Modeling and analysis for fluidized dense phase conveying including particle size distribution

Pressure drop in fluidized dense phase pneumatic conveying involves frictional interactions among gas, particle and pipe wall. There have been numerous correlations proposed by different researchers for predicting the pressure drop in fluidized dense phase conveying. In this paper steady state flow equations have been written for different phases and these equations are solved by assuming certain factors for different conveying materials. For writing the flow equations, a single gas phase and certain number of solids phases (which are chosen based on the particle size distribution of the conveying material) have been considered. Experimental data have been used as initial conditions at the exit of the pipeline in order to solve for the value of the flow parameters at the inlet of the pipeline. Experimental data have also been used to find the maximum possible conveying distance or maximum possible conveying pipeline diameter by imposing certain limiting conditions of conveying. Scaling equations for the solids mass flow rate and the air mass flow rate have been used to predict the pressure drop for different pipeline diameters and pipeline lengths.

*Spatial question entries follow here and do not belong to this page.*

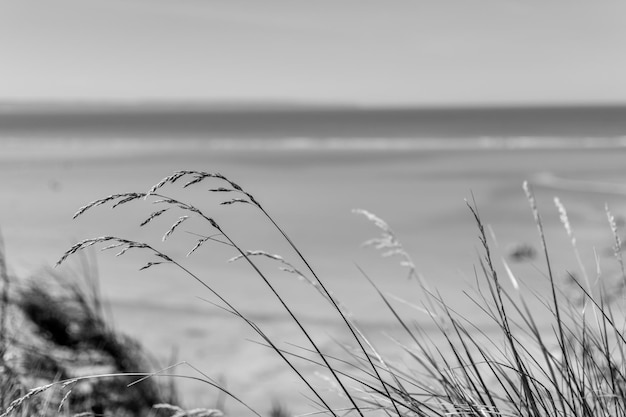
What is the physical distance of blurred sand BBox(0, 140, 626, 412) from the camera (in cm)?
692

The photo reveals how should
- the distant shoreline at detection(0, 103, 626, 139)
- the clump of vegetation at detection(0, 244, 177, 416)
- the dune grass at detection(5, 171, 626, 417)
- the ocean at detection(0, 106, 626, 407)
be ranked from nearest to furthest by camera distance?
the dune grass at detection(5, 171, 626, 417) < the clump of vegetation at detection(0, 244, 177, 416) < the ocean at detection(0, 106, 626, 407) < the distant shoreline at detection(0, 103, 626, 139)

Conveying materials are of non-uniform particle sizes, but have a size distribution. Conveying material is a mixture of solids phases of different mean particle diameters. Each solids phase introduces frictional force with pipe wall during the conveying process, which contributes to the pressure drop. Other forces involved are frictional forces due to gas and pressure forces. [Display omitted] ► Pressure drop is predicted considering number of solids phases. ► Solids friction coefficient is correlated with a material property parameter. ► The model is simulated under pipeline length and diameter scale-up conditions.